··· Material provided ···

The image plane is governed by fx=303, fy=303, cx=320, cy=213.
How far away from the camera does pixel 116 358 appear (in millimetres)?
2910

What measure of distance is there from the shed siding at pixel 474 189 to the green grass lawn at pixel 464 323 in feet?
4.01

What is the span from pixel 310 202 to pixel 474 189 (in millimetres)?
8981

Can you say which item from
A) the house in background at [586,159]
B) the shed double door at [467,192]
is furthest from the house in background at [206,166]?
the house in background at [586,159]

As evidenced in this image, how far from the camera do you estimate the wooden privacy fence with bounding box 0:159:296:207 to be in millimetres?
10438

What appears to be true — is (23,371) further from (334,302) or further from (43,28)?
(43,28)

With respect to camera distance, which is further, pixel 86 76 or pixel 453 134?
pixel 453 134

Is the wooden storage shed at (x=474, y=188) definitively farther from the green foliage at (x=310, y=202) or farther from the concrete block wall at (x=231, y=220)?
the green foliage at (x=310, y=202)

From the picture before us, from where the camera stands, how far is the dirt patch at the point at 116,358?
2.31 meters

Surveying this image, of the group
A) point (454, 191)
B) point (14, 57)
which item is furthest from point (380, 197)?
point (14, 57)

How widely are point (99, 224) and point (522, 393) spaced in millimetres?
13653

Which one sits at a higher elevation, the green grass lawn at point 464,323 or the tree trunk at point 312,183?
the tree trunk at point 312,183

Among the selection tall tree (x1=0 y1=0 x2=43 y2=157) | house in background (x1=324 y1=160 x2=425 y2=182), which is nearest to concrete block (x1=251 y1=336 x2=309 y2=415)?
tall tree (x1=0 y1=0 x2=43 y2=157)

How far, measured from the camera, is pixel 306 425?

···

### Exercise:
Nothing in the listing may be changed; retype it all exactly.

### The output:
The image plane is governed by fx=303, fy=303, cx=320, cy=213.
How far away from the camera does pixel 116 358 appear (in millimetres)?
2910

What measure of distance is there from the shed siding at pixel 474 189 to the green grass lawn at pixel 464 323 in feet?
4.01

What is the span from pixel 310 202 to pixel 474 189 (in millimetres)?
8981

Can you say which item from
A) the house in background at [586,159]
B) the shed double door at [467,192]
is furthest from the house in background at [206,166]?
the house in background at [586,159]

As evidenced in this image, how far from the camera do you estimate the wooden privacy fence with bounding box 0:159:296:207 to be in millimetres?
10438

What appears to be true — is (23,371) further from (334,302) or further from (43,28)?
(43,28)

With respect to camera distance, which is further, pixel 86 76 or pixel 453 134?
pixel 453 134

Is the wooden storage shed at (x=474, y=188) definitively farther from the green foliage at (x=310, y=202) or farther from the concrete block wall at (x=231, y=220)?
the green foliage at (x=310, y=202)

From the picture before us, from where the camera stands, how far is the dirt patch at the point at 116,358?
2.31 meters

Surveying this image, of the group
A) point (454, 191)
B) point (14, 57)
which item is furthest from point (380, 197)?
point (14, 57)

How widely are point (99, 224) and point (522, 393) spaced in millimetres?
13653

Which one sits at a higher elevation, the green grass lawn at point 464,323 or the tree trunk at point 312,183?
the tree trunk at point 312,183

Among the selection tall tree (x1=0 y1=0 x2=43 y2=157) | house in background (x1=324 y1=160 x2=425 y2=182), which is nearest to concrete block (x1=251 y1=336 x2=309 y2=415)?
tall tree (x1=0 y1=0 x2=43 y2=157)

How far, measured from the camera, is pixel 306 425?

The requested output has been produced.